Beginning with the line that contains "Is the point at 274,90", extract each line through the end of the listing below, with no additions or omissions.

- [Provided records]:
_ _ _ _ _

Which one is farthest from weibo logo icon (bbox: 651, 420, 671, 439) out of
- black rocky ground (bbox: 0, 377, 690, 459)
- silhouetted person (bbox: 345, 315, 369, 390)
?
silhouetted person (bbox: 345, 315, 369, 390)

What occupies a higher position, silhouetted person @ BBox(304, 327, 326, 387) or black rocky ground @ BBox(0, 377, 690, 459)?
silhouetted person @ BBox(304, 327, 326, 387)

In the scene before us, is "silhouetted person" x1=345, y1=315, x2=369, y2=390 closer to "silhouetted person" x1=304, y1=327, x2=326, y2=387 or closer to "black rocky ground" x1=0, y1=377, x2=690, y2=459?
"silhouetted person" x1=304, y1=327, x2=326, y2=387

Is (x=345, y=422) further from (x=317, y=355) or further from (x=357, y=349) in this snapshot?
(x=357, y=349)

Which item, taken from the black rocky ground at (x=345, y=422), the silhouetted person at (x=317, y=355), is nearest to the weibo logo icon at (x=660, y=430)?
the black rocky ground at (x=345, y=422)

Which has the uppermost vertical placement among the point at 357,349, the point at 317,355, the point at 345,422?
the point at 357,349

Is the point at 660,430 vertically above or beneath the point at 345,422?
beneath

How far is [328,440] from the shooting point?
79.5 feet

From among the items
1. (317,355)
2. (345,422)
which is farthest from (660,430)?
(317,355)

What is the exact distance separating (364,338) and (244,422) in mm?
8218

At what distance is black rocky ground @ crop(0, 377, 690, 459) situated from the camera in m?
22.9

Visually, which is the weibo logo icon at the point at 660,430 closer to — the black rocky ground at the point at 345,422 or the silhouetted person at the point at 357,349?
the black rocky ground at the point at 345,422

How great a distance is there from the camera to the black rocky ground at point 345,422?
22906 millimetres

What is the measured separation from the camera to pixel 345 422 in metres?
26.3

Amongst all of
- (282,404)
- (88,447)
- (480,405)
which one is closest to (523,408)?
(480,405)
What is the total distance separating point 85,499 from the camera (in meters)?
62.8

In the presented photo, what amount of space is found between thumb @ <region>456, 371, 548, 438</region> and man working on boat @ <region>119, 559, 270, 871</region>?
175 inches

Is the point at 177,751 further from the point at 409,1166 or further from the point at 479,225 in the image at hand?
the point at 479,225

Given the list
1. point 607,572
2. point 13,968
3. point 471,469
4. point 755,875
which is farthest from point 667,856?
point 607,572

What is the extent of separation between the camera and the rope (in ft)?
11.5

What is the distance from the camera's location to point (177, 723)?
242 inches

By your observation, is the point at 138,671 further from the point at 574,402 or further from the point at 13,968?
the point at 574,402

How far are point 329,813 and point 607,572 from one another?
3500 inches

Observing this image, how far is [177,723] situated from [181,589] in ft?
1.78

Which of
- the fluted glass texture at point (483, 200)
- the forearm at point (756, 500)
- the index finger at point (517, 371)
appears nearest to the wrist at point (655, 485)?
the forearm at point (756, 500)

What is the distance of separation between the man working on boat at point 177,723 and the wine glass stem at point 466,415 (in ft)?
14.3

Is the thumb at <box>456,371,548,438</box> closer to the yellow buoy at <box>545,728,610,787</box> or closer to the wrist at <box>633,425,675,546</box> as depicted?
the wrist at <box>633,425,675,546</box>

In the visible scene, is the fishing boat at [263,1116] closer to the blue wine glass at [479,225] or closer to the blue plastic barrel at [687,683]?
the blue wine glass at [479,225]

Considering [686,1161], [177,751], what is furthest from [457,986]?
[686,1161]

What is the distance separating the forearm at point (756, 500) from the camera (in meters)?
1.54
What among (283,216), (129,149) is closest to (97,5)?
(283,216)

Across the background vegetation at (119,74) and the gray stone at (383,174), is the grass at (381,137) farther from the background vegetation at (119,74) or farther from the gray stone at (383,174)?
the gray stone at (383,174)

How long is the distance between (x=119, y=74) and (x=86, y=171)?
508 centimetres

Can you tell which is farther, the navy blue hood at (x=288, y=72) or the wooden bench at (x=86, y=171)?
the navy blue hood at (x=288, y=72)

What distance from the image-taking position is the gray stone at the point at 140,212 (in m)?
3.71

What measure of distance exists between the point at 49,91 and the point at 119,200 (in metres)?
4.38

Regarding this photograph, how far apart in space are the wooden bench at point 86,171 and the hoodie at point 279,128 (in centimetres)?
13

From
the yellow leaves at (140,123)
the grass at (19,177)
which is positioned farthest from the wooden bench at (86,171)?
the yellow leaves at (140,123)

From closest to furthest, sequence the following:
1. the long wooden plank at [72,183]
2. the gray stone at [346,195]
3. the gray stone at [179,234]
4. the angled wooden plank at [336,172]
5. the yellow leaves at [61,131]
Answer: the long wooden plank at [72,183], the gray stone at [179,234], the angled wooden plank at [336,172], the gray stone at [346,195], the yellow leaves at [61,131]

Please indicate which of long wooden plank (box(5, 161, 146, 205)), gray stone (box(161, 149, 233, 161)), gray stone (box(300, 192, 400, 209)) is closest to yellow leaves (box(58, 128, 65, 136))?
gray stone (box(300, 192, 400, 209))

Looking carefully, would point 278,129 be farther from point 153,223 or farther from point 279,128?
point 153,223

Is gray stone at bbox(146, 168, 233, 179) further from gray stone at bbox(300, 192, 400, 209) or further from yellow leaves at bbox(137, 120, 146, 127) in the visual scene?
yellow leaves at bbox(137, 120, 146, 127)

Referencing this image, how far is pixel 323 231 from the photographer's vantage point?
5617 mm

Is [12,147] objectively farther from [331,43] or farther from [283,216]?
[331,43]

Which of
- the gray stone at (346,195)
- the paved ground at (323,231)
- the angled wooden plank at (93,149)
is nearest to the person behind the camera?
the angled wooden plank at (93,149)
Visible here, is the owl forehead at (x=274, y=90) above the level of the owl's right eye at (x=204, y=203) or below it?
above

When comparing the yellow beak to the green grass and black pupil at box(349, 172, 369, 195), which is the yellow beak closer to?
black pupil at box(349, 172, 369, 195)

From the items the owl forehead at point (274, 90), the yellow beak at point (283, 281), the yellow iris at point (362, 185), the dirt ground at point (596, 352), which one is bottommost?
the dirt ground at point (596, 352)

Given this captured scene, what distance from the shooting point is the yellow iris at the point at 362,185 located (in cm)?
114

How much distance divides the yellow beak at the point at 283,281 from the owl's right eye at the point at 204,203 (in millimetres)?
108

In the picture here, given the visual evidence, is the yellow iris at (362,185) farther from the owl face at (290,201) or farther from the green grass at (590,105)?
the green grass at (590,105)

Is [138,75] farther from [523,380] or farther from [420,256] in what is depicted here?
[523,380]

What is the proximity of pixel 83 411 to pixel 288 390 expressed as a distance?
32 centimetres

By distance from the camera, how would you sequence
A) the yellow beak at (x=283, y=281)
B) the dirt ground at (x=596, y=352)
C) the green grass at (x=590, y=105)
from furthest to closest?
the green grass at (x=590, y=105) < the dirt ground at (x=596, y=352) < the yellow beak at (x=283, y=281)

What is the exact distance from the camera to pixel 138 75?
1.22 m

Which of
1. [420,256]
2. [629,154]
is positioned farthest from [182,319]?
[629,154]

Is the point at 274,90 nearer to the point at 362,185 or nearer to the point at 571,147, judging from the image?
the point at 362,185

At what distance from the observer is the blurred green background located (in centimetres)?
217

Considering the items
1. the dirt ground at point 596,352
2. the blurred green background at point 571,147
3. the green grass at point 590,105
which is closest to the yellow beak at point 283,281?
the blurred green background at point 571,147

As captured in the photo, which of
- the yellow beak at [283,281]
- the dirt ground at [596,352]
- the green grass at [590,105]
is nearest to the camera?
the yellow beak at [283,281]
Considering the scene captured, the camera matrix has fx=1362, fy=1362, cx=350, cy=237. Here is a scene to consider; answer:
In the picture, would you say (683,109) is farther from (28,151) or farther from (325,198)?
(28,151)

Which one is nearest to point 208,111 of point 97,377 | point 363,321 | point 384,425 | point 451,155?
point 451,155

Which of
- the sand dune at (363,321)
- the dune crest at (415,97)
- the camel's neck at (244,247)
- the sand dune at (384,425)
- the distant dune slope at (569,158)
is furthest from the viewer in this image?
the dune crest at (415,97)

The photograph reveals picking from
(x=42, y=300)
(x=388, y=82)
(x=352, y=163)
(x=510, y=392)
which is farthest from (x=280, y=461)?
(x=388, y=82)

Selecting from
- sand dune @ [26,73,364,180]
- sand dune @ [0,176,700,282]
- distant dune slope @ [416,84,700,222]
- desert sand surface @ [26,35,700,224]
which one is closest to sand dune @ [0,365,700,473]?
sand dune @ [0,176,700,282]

_ _ _ _ _

- [Exercise answer]:
Is the point at 274,90 nearer to the point at 362,185 or nearer to the point at 571,147, judging from the image?
the point at 362,185

At what distance from the observer is the blurred green background located (in centimetres)?
217

Considering the items
1. the dirt ground at point 596,352
2. the blurred green background at point 571,147
3. the green grass at point 590,105
which is closest to the yellow beak at point 283,281?
the blurred green background at point 571,147

As captured in the photo, which of
- the yellow beak at [283,281]
- the dirt ground at [596,352]
- the green grass at [590,105]
is nearest to the camera?
the yellow beak at [283,281]
Considering the scene captured, the camera matrix has fx=1362, fy=1362, cx=350, cy=237. Here is a scene to consider; answer:
In the picture, would you say (683,109) is farther from (28,151) or farther from (325,198)?
(28,151)

Which one is nearest to point 208,111 of point 97,377 | point 363,321 | point 384,425 | point 451,155?
point 451,155

Which of
- the sand dune at (363,321)
- the dune crest at (415,97)
- the camel's neck at (244,247)
- the sand dune at (384,425)
- the distant dune slope at (569,158)
is furthest from the viewer in this image?
the dune crest at (415,97)

The photograph reveals picking from
(x=42, y=300)
(x=388, y=82)
(x=352, y=163)
(x=510, y=392)
which is farthest from (x=280, y=461)?
(x=388, y=82)

Selecting from
- sand dune @ [26,73,364,180]
- sand dune @ [0,176,700,282]
- distant dune slope @ [416,84,700,222]
- desert sand surface @ [26,35,700,224]
which one is closest to sand dune @ [0,365,700,473]?
sand dune @ [0,176,700,282]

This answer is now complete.